It is based on GASAL2(https://github.com/nahmedraja/GASAL2) and SALoBa(https://github.com/AIS-SNU/saloba).
For implementation details of Score Grid Traceback, see score_grid_tb.pdf
- Code for storing data needed to execute traceback. (in local_kernel_template.h)
- Traceback kernel. (tb_kernel.h)
- Toggle between baseline and new kernel with a macro setting. (gasal_aligh.h DYNAMIC_TB)
A Linux platform with CUDA toolkit 8 or higher is required, along with usual build environment for C and C++ code. GASAL2 has been tested over NVIDIA GPUs with compute capabilities of 2.0, 3.5 and 5.0. Although lower versions of the CUDA framework might work, they have not been tested.
The library can be compiled with the following two commands:
$ ./configure.sh <path to cuda installation directory>
$ make GPU_SM_ARCH=<GPU SM architecture> MAX_QUERY_LEN=<maximum query length> N_CODE=<code for "N", e.g. 0x4E if the bases are represented by ASCII characters> [N_PENALTY=<penalty for aligning "N" against any other base>]
N_PENALTY
is optional and if it is not specified then GASAL2 considers "N" as an ordinary base having the same match/mismatch scores as for A, C, G or T. As a result of these commands, include and lib directories will be created containing various .h
files and libgasal.a
, respectively. The user needs to include gasal_header.h
in the code and link it with libgasal.a
during compilation. Also, the CUDA runtime library has to be linked by adding -lcudart
flag. The path to the CUDA runtime library must also be specfied while linking as -L .
You can compile and run test_prog and get the result.
cd test_prog
make
Batch Size: determines the number of sequence pairs processed in a single iteration. (test_prog.cpp::STREAM_BATCH_SIZE)
Score Grid Size: defines the size of the score grid, which partitions the score matrix. (gasal_align.h::DBLOCK_SIZE)
Thread Block Size: Specifies the number of CUDA threads within a single thread block. (test_prog.cpp::BLOCKDIM, gasal_align.cu::BLOCKDIM (2 should be the same))

◆ **DIRECTIONS FOR THIS TASK**
Write out the provided passage again, starting at "It is based" and ending at "Traceback kernel. (tb_kernel.h)", with "implementation details" replaced by "technical details".

◆ **DATASET ENTRIES**
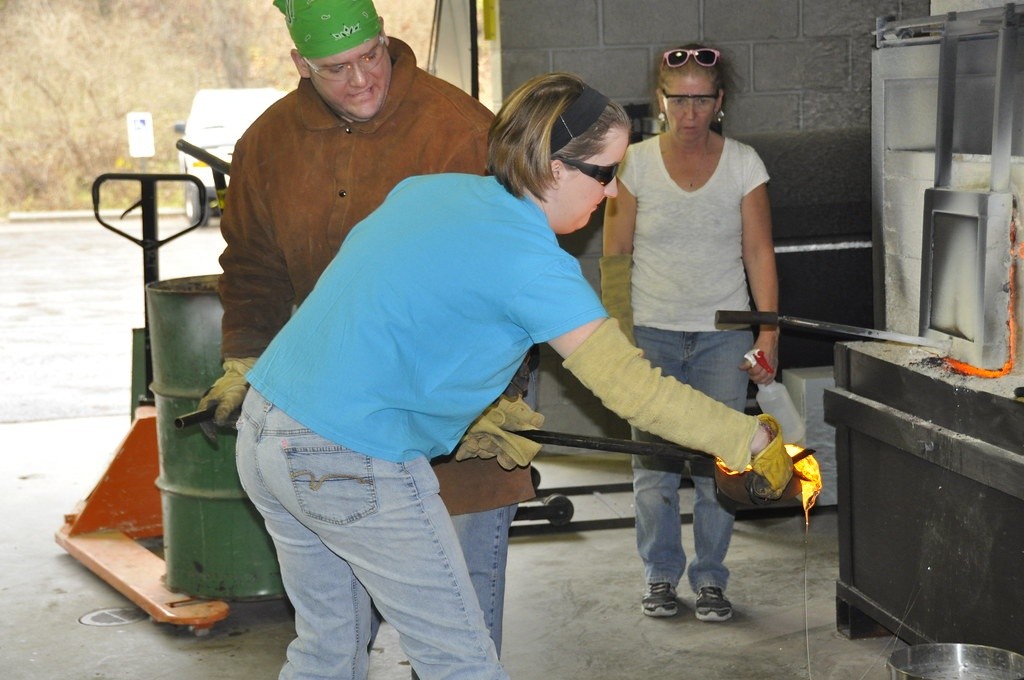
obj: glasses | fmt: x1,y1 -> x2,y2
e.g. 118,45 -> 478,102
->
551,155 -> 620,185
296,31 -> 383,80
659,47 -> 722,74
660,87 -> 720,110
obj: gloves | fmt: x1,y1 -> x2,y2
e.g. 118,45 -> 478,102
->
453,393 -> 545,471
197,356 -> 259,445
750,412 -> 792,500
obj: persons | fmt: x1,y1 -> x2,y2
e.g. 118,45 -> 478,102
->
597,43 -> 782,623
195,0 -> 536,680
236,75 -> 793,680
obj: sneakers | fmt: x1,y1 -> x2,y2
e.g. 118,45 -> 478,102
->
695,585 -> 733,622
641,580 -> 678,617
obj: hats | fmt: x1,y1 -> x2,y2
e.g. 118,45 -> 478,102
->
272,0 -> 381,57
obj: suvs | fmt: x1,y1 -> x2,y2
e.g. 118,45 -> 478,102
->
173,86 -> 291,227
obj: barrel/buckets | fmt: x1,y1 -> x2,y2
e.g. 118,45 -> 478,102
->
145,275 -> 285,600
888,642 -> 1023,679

...

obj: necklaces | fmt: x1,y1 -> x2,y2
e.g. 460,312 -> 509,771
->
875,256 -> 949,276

◆ **EXERCISE SOLUTION**
It is based on GASAL2(https://github.com/nahmedraja/GASAL2) and SALoBa(https://github.com/AIS-SNU/saloba).
For technical details of Score Grid Traceback, see score_grid_tb.pdf
- Code for storing data needed to execute traceback. (in local_kernel_template.h)
- Traceback kernel. (tb_kernel.h)